Delmarva Power is the third Maryland utility to file a “multi-year rate plan” (MRP), following a 2020 PSC order providing one utility the opportunity to “pilot” an MRP for evaluation of the MRP’s impact on rates and service for customers. The PSC has since allowed additional utilities to file MRPs. All three of the MRPs filed with the PSC are for utilities owned by Illinois-based Exelon. Unlike typical rate cases, which are based on historical expenses, MRPs give utilities the chance to get advance approval of rate increases that reflect projected revenue needs. In theory, MRPs provide regulators and customers greater transparency into utility planning and the ability to set utility performance targets under which performance failures mean lower utility revenues.
But the PSC found that transparency was lacking in the MRP filings by the first two Maryland utilities (BGE and Pepco). And although its proposal included some improvements over previously filed MRPs, Delmarva Power’s proposal still reflects a lack of transparency and does not justify its projected revenue needs, OPC’s filings last week noted. The utility’s filing fails to demonstrate that it fully considered alternatives to its proposed capital projects, for example, less expensive “non-wires” alternatives like batteries, energy efficiency, and demand management.

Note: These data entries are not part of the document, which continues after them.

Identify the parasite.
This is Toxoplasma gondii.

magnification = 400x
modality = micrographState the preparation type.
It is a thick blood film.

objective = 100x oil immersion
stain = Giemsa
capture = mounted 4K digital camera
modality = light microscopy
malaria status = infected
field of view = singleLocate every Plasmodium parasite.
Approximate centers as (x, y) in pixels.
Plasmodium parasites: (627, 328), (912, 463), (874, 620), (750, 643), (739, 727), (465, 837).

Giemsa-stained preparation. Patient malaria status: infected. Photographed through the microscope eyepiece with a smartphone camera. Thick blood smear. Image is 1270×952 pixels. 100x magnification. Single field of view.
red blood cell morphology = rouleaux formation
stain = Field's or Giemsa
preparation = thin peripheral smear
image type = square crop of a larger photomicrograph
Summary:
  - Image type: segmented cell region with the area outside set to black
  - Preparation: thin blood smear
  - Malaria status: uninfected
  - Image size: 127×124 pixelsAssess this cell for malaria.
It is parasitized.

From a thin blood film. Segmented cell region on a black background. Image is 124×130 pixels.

“Delmarva Power’s proposal eliminates performance risks and the incentive for the utility to perform more efficiently and keep costs low for consumers,” Lapp said. “It would allow the utility to collect more money from customers if its spending exceeds its projections. The PSC should reject that proposition as fundamentally antithetical to customer interests.”
The Maryland Office of People’s Counsel is an independent state agency that represents Maryland’s residential consumers of electric, natural gas, telecommunications, private water and certain transportation matters before the Public Service Commission, federal regulatory agencies and the courts.